• [Task material]
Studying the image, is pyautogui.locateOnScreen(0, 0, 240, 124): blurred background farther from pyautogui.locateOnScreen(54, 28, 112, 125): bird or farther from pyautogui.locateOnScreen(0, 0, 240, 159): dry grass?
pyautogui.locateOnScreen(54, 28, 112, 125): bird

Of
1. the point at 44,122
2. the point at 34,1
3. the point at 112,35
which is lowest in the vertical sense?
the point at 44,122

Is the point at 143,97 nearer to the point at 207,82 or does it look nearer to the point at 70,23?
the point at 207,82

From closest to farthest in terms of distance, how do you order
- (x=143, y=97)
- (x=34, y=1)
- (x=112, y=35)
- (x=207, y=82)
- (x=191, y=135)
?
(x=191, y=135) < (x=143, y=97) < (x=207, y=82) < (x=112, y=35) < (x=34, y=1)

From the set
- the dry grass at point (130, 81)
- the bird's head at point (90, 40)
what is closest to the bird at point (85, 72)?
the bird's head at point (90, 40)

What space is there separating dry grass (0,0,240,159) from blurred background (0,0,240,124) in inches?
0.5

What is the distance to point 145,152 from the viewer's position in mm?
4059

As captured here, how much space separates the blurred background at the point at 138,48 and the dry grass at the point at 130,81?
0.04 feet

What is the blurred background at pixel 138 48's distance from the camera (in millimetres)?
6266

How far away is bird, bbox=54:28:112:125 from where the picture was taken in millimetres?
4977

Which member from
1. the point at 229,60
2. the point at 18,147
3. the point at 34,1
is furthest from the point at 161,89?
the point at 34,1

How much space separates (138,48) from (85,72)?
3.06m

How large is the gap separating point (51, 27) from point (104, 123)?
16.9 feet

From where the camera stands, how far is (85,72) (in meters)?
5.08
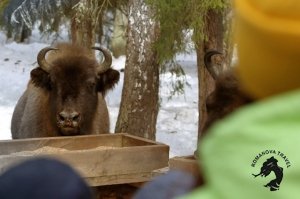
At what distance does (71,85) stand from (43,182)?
22.0 ft

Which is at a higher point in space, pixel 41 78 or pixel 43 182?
pixel 41 78

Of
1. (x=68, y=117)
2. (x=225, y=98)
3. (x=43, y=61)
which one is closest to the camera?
(x=225, y=98)

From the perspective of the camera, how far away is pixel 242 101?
5.83 ft

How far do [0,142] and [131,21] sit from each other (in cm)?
342

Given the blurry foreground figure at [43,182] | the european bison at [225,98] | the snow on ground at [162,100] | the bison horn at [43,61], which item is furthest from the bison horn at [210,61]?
the blurry foreground figure at [43,182]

• [Objective] Reproduce all of the entries above word for word, but leave the pictures out.

• [Task solution]
Studying the image, is pyautogui.locateOnScreen(0, 0, 240, 124): blurred background farther from pyautogui.locateOnScreen(54, 28, 112, 125): bird or farther from pyautogui.locateOnScreen(0, 0, 240, 159): dry grass?
pyautogui.locateOnScreen(54, 28, 112, 125): bird

Of
1. the point at 44,122
2. the point at 34,1
3. the point at 112,35
which is lowest in the vertical sense?
the point at 44,122

Is the point at 143,97 nearer to the point at 207,82 or does it look nearer to the point at 70,23?
the point at 207,82

From closest to farthest in terms of distance, how do you order
- (x=143, y=97)
- (x=34, y=1)
- (x=112, y=35)
- (x=207, y=82)
- (x=191, y=135)
?
(x=191, y=135) < (x=143, y=97) < (x=207, y=82) < (x=112, y=35) < (x=34, y=1)

From the set
- the dry grass at point (130, 81)
- the bird's head at point (90, 40)
what is closest to the bird at point (85, 72)?
the bird's head at point (90, 40)

What space is there separating dry grass (0,0,240,159) from blurred background (0,0,240,124) in inches?
0.5

What is the distance to point 145,152 from the viewer's position in mm?
4059

As captured here, how much space separates the blurred background at the point at 138,48 and the dry grass at the point at 130,81?
0.04 feet

What is the blurred background at pixel 138 48's distance from the camera (in millimetres)?
6266

How far away is bird, bbox=54:28:112:125 from where the picture was taken in millimetres?
4977

Which member from
1. the point at 229,60
2. the point at 18,147
3. the point at 34,1
is furthest from the point at 161,89?
the point at 34,1

How much space separates (138,48) from (85,72)?
3.06m

How large is the gap separating point (51, 27) from point (104, 123)?
16.9 feet

From where the camera stands, how far is (85,72) (in meters)?
5.08
At what distance does (71,85) stand from (43,182)?
22.0 ft

Which is at a higher point in space, pixel 41 78 or pixel 43 182?
pixel 41 78

Of
1. (x=68, y=117)
2. (x=225, y=98)
3. (x=43, y=61)
which one is closest to the camera?
(x=225, y=98)

From the perspective of the camera, how far away is pixel 242 101?
5.83 ft

How far do [0,142] and [131,21] sit from each other (in cm)?
342

Given the blurry foreground figure at [43,182] | the european bison at [225,98] | the snow on ground at [162,100] | the bison horn at [43,61], which item is furthest from the bison horn at [210,61]?
the blurry foreground figure at [43,182]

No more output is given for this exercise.